Das Bildungsangebot wird zudem übersichtlicher und macht eine flächendeckende Versorgung auch für die Schulträger einfacher. Das bedeutet mehr Möglichkeiten bei der Schulwahl an mehr Wohnorten – also auch hier mehr Bildungsgerechtigkeit.

Für zwei gleichberechtigte Sekundarschulen spricht schließlich auch der massive Mangel an Lehrkräften, der bisher gerade die nichtgymnasialen Schularten betrifft. Auch hier wird eine bessere Verteilung ermöglicht. Vorteile bietet auch die effektivere Nutzung bereits bestehender Schulbauten und Räumlichkeiten.

Ein starkes Zwei-Säulen-System im Sekundarbereich

Aus der Zusammenführung der Hauptschule, der Werkrealschule, der Realschule und den Gemeinschaftsschulen wird eine neue Sekundarschulart eingerichtet. Die andere Säule wird weiterhin das Gymnasium bilden. Beide Säulen sind gleichwertig und ermöglichen den Weg zum Abitur.
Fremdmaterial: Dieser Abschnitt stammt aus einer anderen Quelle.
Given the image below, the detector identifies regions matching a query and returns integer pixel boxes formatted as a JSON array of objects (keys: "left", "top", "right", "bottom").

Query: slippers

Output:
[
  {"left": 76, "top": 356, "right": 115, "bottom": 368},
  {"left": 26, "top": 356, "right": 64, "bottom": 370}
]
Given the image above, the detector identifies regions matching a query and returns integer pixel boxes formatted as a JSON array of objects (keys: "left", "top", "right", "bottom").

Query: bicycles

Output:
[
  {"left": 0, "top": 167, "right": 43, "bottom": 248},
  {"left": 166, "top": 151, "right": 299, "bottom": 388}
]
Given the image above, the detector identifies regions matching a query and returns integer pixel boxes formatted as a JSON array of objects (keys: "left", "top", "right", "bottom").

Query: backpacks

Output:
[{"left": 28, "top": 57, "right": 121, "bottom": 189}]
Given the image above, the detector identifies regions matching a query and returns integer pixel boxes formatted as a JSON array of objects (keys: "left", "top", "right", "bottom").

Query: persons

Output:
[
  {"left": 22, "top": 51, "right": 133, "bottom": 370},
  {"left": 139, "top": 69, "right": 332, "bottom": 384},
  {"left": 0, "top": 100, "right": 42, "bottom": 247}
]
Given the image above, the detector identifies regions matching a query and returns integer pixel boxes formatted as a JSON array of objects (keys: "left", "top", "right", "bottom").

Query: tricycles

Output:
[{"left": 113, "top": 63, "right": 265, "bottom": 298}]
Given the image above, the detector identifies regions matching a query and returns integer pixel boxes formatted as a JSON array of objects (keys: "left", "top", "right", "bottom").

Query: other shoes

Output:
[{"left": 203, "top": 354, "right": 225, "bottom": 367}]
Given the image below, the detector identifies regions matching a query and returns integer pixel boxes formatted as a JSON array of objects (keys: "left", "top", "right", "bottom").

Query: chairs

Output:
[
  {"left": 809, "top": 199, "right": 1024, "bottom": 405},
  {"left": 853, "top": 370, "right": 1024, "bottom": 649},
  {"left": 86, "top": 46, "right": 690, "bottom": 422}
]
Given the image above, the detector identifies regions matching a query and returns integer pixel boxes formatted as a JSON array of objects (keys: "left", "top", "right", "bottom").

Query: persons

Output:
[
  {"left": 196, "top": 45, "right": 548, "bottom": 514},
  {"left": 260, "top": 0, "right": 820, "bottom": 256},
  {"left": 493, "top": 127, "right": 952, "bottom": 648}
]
Die neue Schulart bietet aber auch den Hauptschulabschluss und den Mittleren Abschluss an. Ziel ist dort, Schritt für Schritt einen individuell abgestimmten Weg und den passenden Abschluss zu ermöglichen. Der gymnasiale Pfad ist möglich, aber nicht alternativlos vorgegeben.

Nach Klasse 9 und 10 gibt es das Angebot für den Hauptschulabschluss. Nach Klasse 10 ist der Mittlere Abschluss möglich, nach 13 Jahren das Abitur. Jeweils vor Beginn der Klassenstufe 9 und 10, in der ein Abschluss ansteht, muss sich die Schülerin oder der Schüler entscheiden, ob sie am Ende des Schuljahres einen Abschluss ablegen will. Auch nach erfolgreichem Abschluss ist es möglich, die Schule weiter zu besuchen und einen höheren Abschluss zu erreichen. Der Lernfortschritt ist der Anhaltspunkt dafür, welchen Schulabschluss eine Schülerin oder ein Schüler erreichen möchte und erreichen kann.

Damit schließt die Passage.